Philidris laevigata

Philidris laevigata

     This species is able to survive in very harsh habitats where many other species cannot. They do this by having a mutually beneficial relationship with an epiphytic succulent plant called Dischidia major. This plant is found growing on trees in open sparse diptocarp forest which is subject to several months of very dry and hot conditions during the annual dry season.

     These plants are commonly called ‘ant plants’ because of a unique symbiotic relationship with ants. The plant develops what are called ‘bullate leaves’ which are hollow bulbous modified leaves. The ants use the hollow leaves of the plant to nest in. The ants benefit from having a readymade home with high humidity inside the leaf, and the plants benefit from the protection the ants provide against any plant eating pests. The plants also obtain nutrition from the ant’s waste that is deposited inside the leaf as it has specialized roots that actually grow inside the bulbous leaf, and utilize the higher levels of carbon dioxide that is produced by the mass of ants living inside the leaves.

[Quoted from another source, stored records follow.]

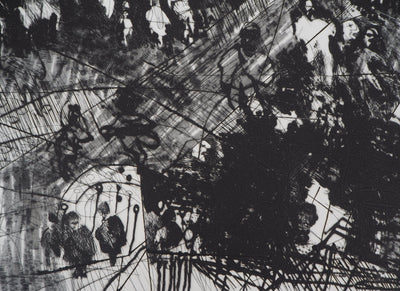 Laure MICHELINO : Métro, 1984 - Gravure (détail)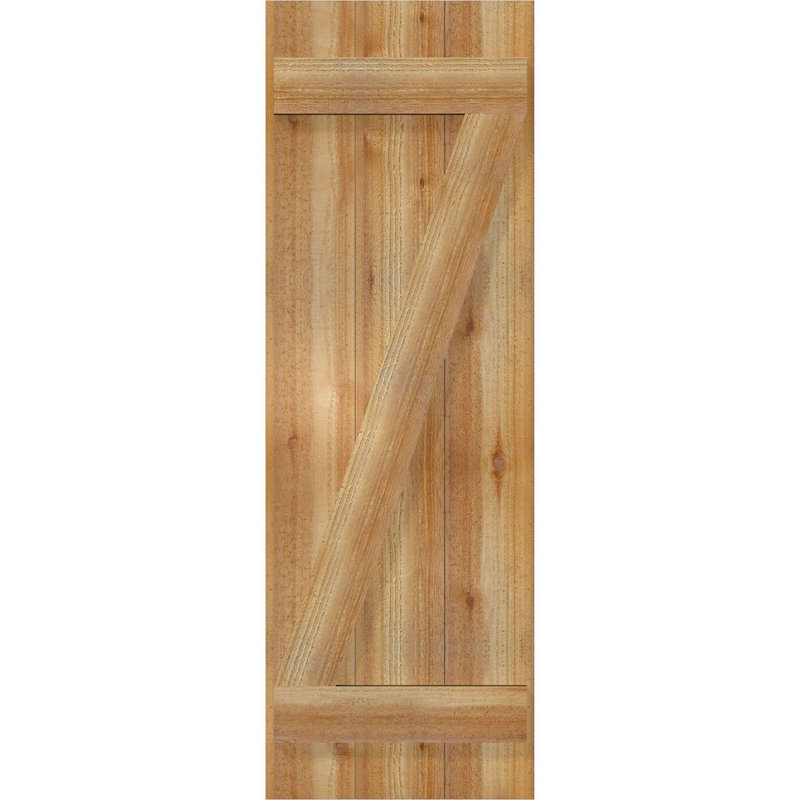 TimberCraft 5 3/8 "planches jointes avec n-lattes avec barre en Z, cèdre rouge de l'Ouest (par paire), 16 1/8 po, 48 po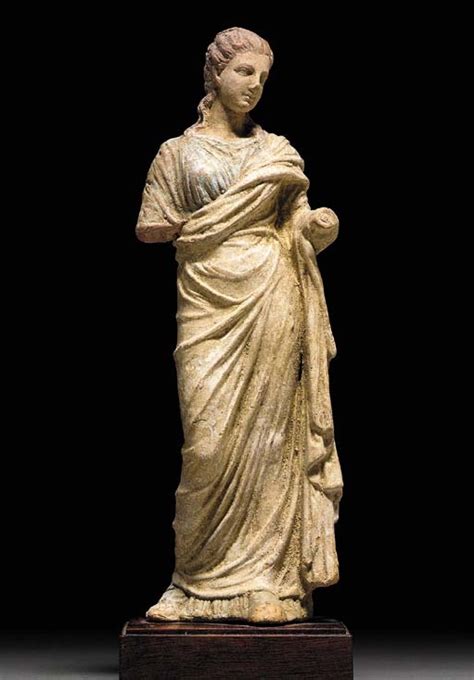 A Greek Terracotta Figure Of A Woman Hellenistic Period Circa Rd Century B C Christie S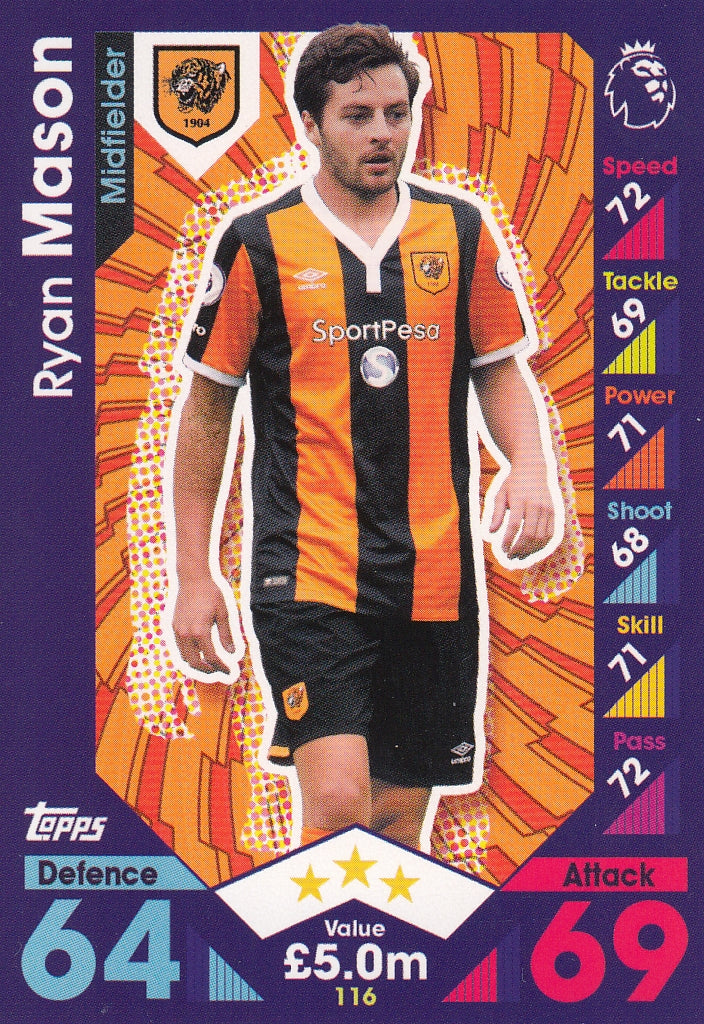116. RYAN MASON - HULL CITY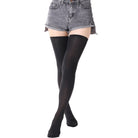 Femboy wear black extra long thigh high socks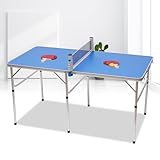 Tischtennisplatte mit Netz, Klappbar Mini Inside Tischtennistisch Tischtennis Platte mit...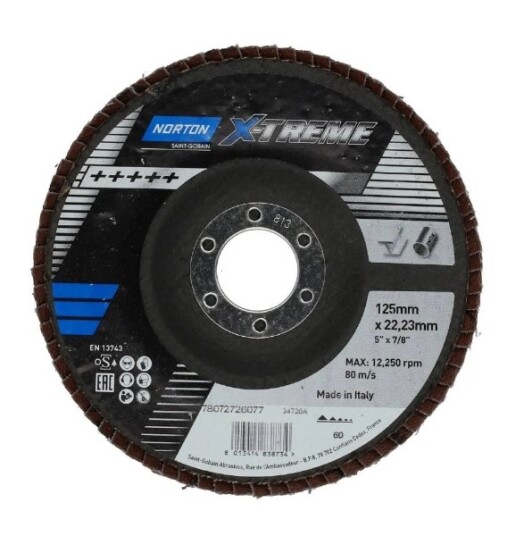 Norton Lamellrondell 125x22 K60 X-Treme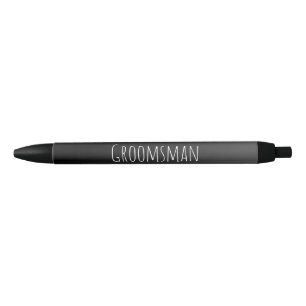 Zwarte en Witte Groomsman Inkt Pen
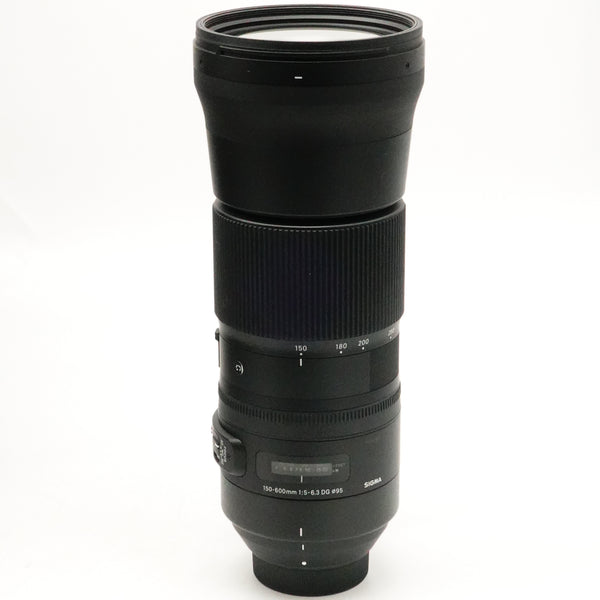 Pre-Owned Sigma 150-600mm f/5-6.3 DG OS Contemporary Lens for Nikon With Pouch Hood & Caps SN: 57061980 (Second Hand)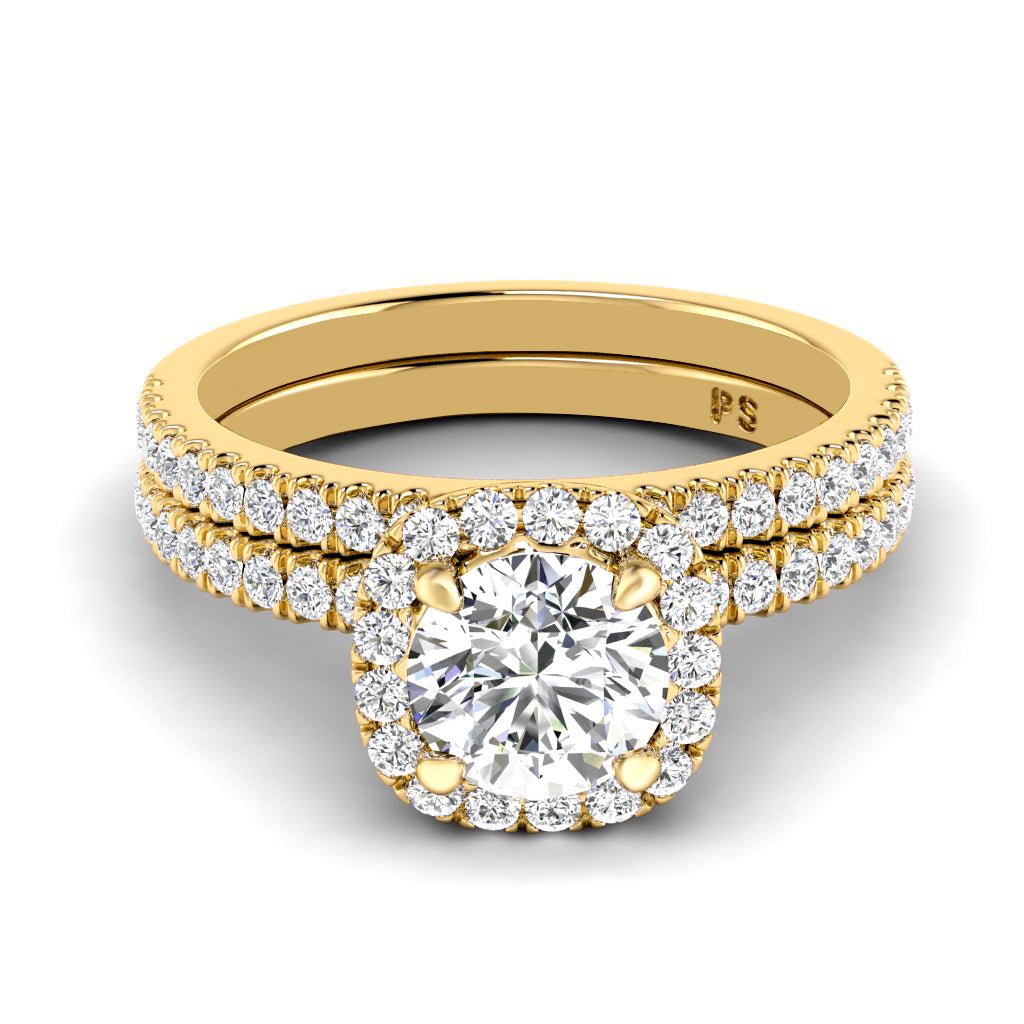 1.15 - 6.65 CT Round Cut Diamonds - Bridal Set - Primestyle.com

     The workers of this species are quite small at 2-2.5 mm in size and are a light brown color with a black abdomen. Queens are notably larger at 4-5 mm.

     Newly mated Queens seek out unoccupied leaves of an ‘ant plant’ and can found colonies independently or enter existing established colonies. Young and mature colonies will readily accept new queens after their flights forming strong multi queen colonies. As the colonies increase in size they spread out and inhabit more plants growing on their tree, or on trees nearby eventually forming interlinked super colonies.

     In its natural habitat during the dry and hot seasons it endures an extreme environment with a wide variation of temperature and humidity and strong competition for any scarce food source. However, for a few months every year as the rains start and more food becomes available, the queens become very prolific, quickly producing massive broods to take advantage of the extra nutrition, and utilize the opportunity to build up their workforce and produce new alates.

     It takes to captivity very well and will readily adapt to artificial nests. They consume a wide range of food and have multiple queens in a colony. Once it is in captivity with limitless food the queens will lay a mass of eggs - and with no need to divide to conquer new territory, the colonies just seem to continually increase in size.